Architecture

Understand the Granica architecture.

Granica consists of a control and data plane that runs entirely in your cloud environment and that interacts with data in your cloud data lakes and their underlying object stores. This architecture enables Granica services to integrate with your applications (for example Apache Spark-based apps) to securely process and manage your data because it never leaves your environment. It also enables us to solve for some of the biggest AI challenges:

  • Increase data privacy where you’re most vulnerable. Accurately protect the sensitive information with the largest attack surface - high volume unstructured data sets. Learn more about Granica Screen.

  • Shrink cloud costs for really big data. Reduce monthly costs by up to 80% by deeply compressing high volume data sets. Simply pay us a % of savings. Learn more about Granica Crunch.

  • Surface insights in seconds. Visualize and understand your data lake, discover new datasets for training and gain actionable insights about your files and their usage, fast. Learn more about Granica Chronicle AI.

In the context of data de-identification and data privacy with Granica Screen, applications read/write as usual. Using the Granica S3-compatible API/SDK is an optional security and privacy enhancement to protect data as it is being written by your applications. Screen does not de-identify source data in place, but rather creates a de-identified copy in a specified target location. In this way Screen is a straightforward data transformation easily integrated into applications and data pipelines.

In the context of data compression and cost control with Granica Crunch, your applications write data into buckets as usual (no changes) and that data is automatically and losslessly compressed, in place, to save you money. Your applications then read data, whether compressed or not, via the Granica S3-compatible API/SDK. Your applications can optionally write data inline through the Granica API/SDK to further increase efficiency and savings. Granica Crunch can be used on the same data as Granica Screen, in which case applications and data pipelines reading the de-identified data must use the Granica S3-compatible API/SDK.

Detailed Architecture

Some key architectural characteristics:

  • Your data never leaves your environment. Essential capabilities such as encryption for data (in transit and at rest) and fine-grained Access Controls are built-in providing enterprise-grade data security.
  • Our control and data planes self-deploy into a dedicated account/project and VPC in your environment and run as a single tenant, respecting all of your security policies. Our architecture is optimized to efficiently utilize multiple availability zones (AZs) for availability and reliability.

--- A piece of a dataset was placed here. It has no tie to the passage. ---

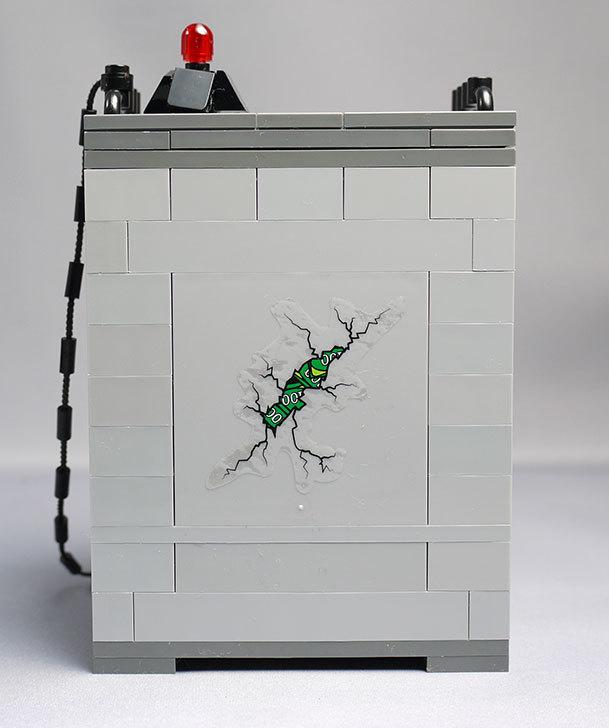 LEGO-40110-Coin-Bankを作った21.jpg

Our platform leverages VPC peering to connect our services with your applications, minimizing cross-AZ charges.
  • Granica delivers the data security, compliance and control benefits of a traditional VPC combined with the vendor-managed benefits of SaaS. This is why enterprises, especially those in regulated industries with highly sensitive data such as financial services, healthcare, and government agencies, choose Granica.

Shared infrastructure

Shared infrastructure

All Granica products are built on shared Granica infrastructure, the majority of which exists to ensure things “just work”. Robust infrastructure exists for data integrity, availability, elastic scaling, encryption, 100% non-disruptive upgrades, telemetry and more. Granica also provides customer-facing capabilities for reporting, billing and analytics. Let’s explore some of this internal shared infrastructure in more detail.

Multi-tenant data isolation

Data isolation

If you have multiple end-user customers or tenants in your environment you may want (or need) to separate and isolate the data from each tenant for security and compliance purposes. But properly implementing and maintaining data isolation across your apps can be a real challenge.

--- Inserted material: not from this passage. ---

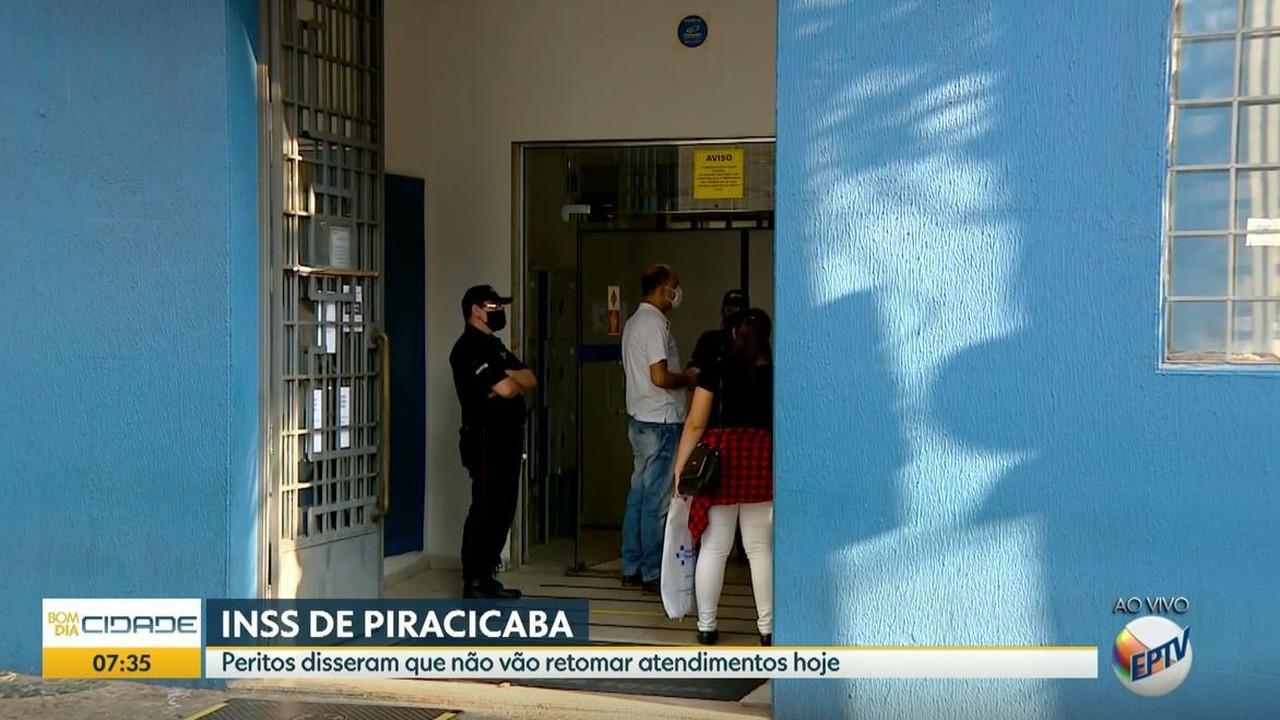 Volta de serviços presenciais do INSS na região de Campinas tem incerteza em atendimentos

Granica makes data isolation easy, with out-of-the-box support for complete data isolation of crunched data via separate buckets and associated access controls for each tenant. Just read and write through the Granica API and isolation happens automatically. Check out our data isolation page for more details.

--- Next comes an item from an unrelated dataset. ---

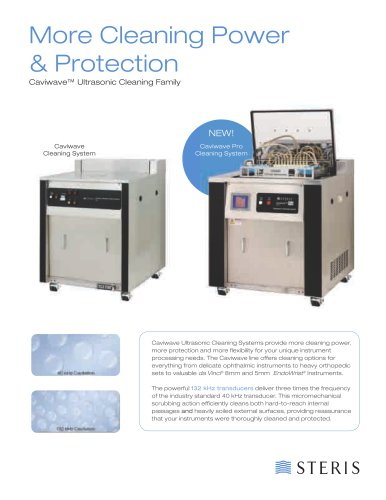Caviwave® Ultrasonic Cleaning Family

Data integrity (Granica Crunch)

Granica implements multiple levels of data integrity to ensure your data is always protected. In fact, we have more lines of integrity code than compression code.

Object integrity

Object data integrity

  1. Crunch-time object integrity validation. Immediately after Crunch reduces a source object, Granica performs MD5 validation against the source object.
  2. Pre-clean-up object integrity validation. Before allowing Crunch to clean up source objects (i.e. DELETE them to start saving money), Granica performs another MD5 validation with the associated reduced objects.
  3. Background object integrity validation. Automatically and in the background, Granica randomly selects reduced objects, hydrates them, computes MD5 values, and compares them with the MD5 values obtained when the object was first reduced, i.e. at crunch-time.

Metadata integrity

Metadata integrity

All Granica metadata is stored in multiple locations, both in cloud storage and on each node. Granica initiates full metadata integrity checks in the background using these redundant copies on a frequent, hourly basis.

Integrity failure handling

Jason

In the unlikely event of any integrity failure (whether object or metadata), our team is alerted, Granica stops Crunch from crunching new objects and instead directs Crunch to store them unreduced. When the integrity failure is resolved, Granica allows Crunch to resume crunching incoming objects as well as any objects that were temporarily stored in unreduced form.

High availability (HA)

Granica provides >99.99% high availability (HA) to Granica products, building upon cloud-native primitives such as AWS EKS Availability Groups. We deliver this availability extremely cost-efficiently by automatically leveraging spot instances where possible. High-availability

All efficiency services are implemented using kubernetes pods running across a cluster of compute instances or nodes. These pods are made highly available using a minimum 2-node cluster consisting of 24x7 on-demand instances. As you enable more applications to use our services, Granica elastically spins up additional spot instances and service pods to handle the increased load on the system. We distribute these pods across the cluster instances, using a Broker pod to manage requests to these distributed service pods.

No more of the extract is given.